Wednesday, October 24, 2018

Cutting back hedges, making room for more light in my life

Yesterday was a bear. It was the third day that I spent with my 72 year old dad clearing brush and cutting back my hedges in my landscaping because they had become so overwhelming to me- they were blocking the  sunlight that comes into my house - and also growing up against my house and just making a mildewy mess- I love plants- and at first recoiled at having to trim them back what I felt was severely- but as my dad pointed out- in the long run it makes them grow correctly it makes them heartier and healthier and give me space- so as we were working I noticed the more sunlight and space I was making by trimming- the more I could breathe I literally felt lighter and better- the sheer overgrowth of my landscaping I felt had choke hold on me and I didn’t realize it- I wish I had before and after but this walk way I couldn’t even use before it was like a green tunnel and really mosquito-y in the summer 

Now it’s so open and lovely and I feel I can actually utilize it- so my point is - what other things have a subconscious choke hold on our psyche? Are there places in our life that are so out of control and over grown- we need to prune and trim and cut it back into submission so that it actually works for us  and makes sense again? Just something to think about- but I know I want to make more  space for myself  and for things to look lovely and have access to plenty of sunshine!!! ♥️
I was so tired last night for dinner I made soup again but this time it was my spin of beef pho- but I used  fake ramenoodles soba ? I think so their name (gluten free) sirloin from pounding mill land and cattle ( my parents farm) and I used beef bone broth I had made- if anyone wants the  precise recipe I can post it later- 


It’s going to be another beautiful October day! Clear blue bird day crisp high 60- I’m getting ready to go run 🏃‍♀️- 5 miles then plan to take maverick for a walk-  here are some pictures of the back of my house with maverick this morning- I’m just so happy how everything looks in my yard now ( and that I can breathe) 

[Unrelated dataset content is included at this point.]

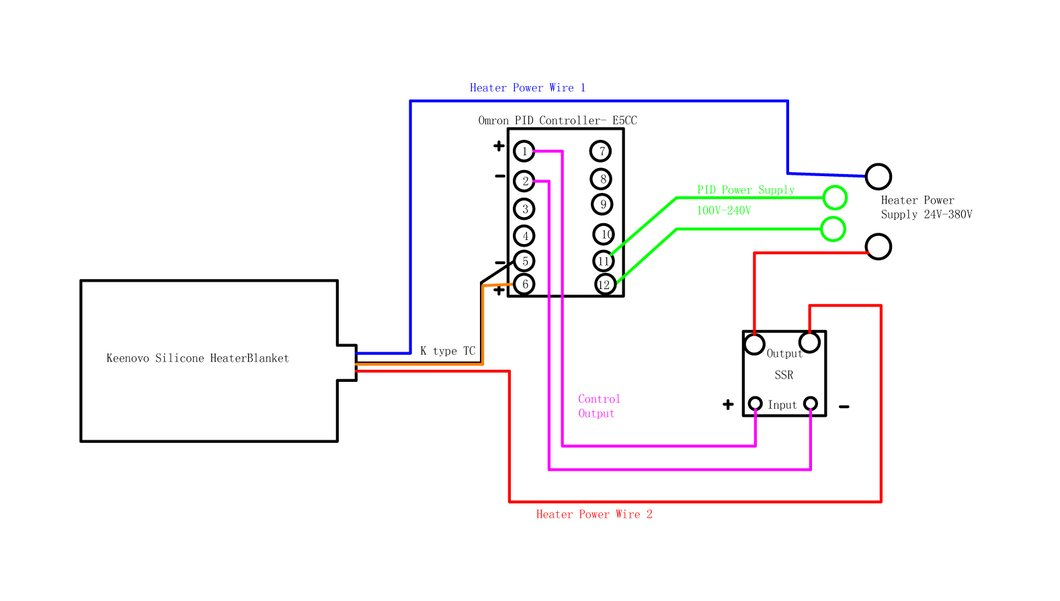 Amazing Pid Controller Wiring Diagram For Heat Wiring Diagrams For Your Wiring Cloud Itislusmarecoveryedborg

 Maverick be like “lady stop taking pictures of me” 




Okay  lastly this is a humble brag - yesterday I fixed my son todds bounce back for lax- it had gotten messed up when the yard dudes moved it to mow around it - and since spring had been under my back porch in a crumpled sad heap- and it drove me crazy- I hated it - I wanted to throw it away but was too afraid I would scratch my truck trying to load it by myself because it was so cumbersome- 
My dad said he would help me haul it away yesterday and I said well let me try one more time to see if I can get it to stand and not fall down-  and for whatever crazy reason and some wd40 I got it to work 

 So I had a happy child
After school who practiced on his bounce back 
Then he practiced cradling and shooting for an hour- so that is a victory  in my book. My goal is just to continue to dig out small victories like the bushes or the bounce back every day - 
Hope everyone has an awesome Wednesday!!!